Brano di testo =

○ ○ ○ ○ ○

Minacce per Android dal launcher di Cheetah Mobile, dal falso wallet Trezor, e dall’app multimediale VidMate

La settimana appena iniziata si è dimostrata buia non solo per il meteo, ma anche per la sicurezza di Android, viste le emergenze scoperte da un ricercatore indipendente, da Eset, e Secure-D, a proposito di alcune app apparentemente legittime e inoffensive.

Minacce per Android dal launcher di Cheetah Mobile, dal falso wallet Trezor, e dall’app multimediale VidMate

Non si può certo dire che la settimana in corso sia iniziata propriamente bene, quanto a sicurezza, per Android, finito di nuovo al centro delle polemiche per la scoperta di un diffuso launcher colabrodo quanto a privacy, di un’app che non è quella che si suppone essere, e di un’altra applicazione che esegue inopportune attività in background.

Un nome che si sta facendo strada, in senso negativo, quanto ad affidabilità, è quello della software house cinese Cheetah Mobile, già attenzionata a fine anno, quando la società d’analisi americana Kochava Inc. scoprì che diverse applicazioni popolari messe a disposizione da CM attuavano una frode pubblicitaria, a danno degli inserzionisti, e degli utenti mobili, visto che generavano diversi click fittizi, in background, sulle ads, stressando il processore e la batteria degli smartphone, consumandone anche il traffico dati. A seguito di un’indagine dalla quale emerse come fosse stata la stessa software house cinese a sviluppare la componente SDK accusata del problema emerso, le sue app coinvolte vennero rapidamente rimosse dal Play Store.

○ ○ ○ ○ ○

Sezione dati =

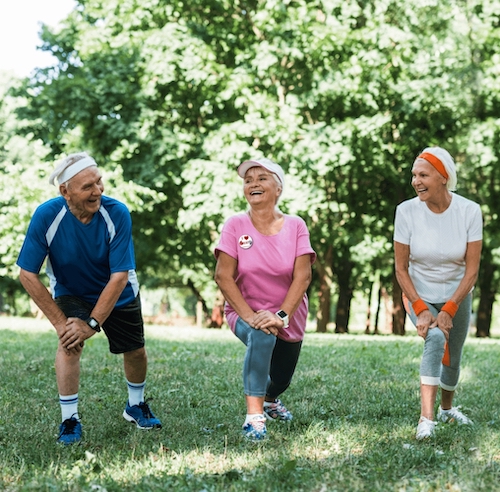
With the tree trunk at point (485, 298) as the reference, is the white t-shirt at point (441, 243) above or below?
above

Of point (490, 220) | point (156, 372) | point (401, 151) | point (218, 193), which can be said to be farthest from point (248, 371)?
point (490, 220)

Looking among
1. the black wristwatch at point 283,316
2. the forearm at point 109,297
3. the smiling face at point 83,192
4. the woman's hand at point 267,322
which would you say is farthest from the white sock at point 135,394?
the smiling face at point 83,192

○ ○ ○ ○ ○

Esercizi =
1. Nell'articolo sulla sicurezza di Android, quale società d'analisi americana scoprì la frode pubblicitaria attuata da diverse applicazioni di Cheetah Mobile?
2. Ricopia dall'articolo sulla sicurezza di Android il passo che si apre con le parole "La settimana appena" e si chiude con "legittime e inoffensive.".
I record costituiscono materiale a sé, distinto dal brano.

Soluzioni =
1. Kochava Inc.

2.
La settimana appena iniziata si è dimostrata buia non solo per il meteo, ma anche per la sicurezza di Android, viste le emergenze scoperte da un ricercatore indipendente, da Eset, e Secure-D, a proposito di alcune app apparentemente legittime e inoffensive.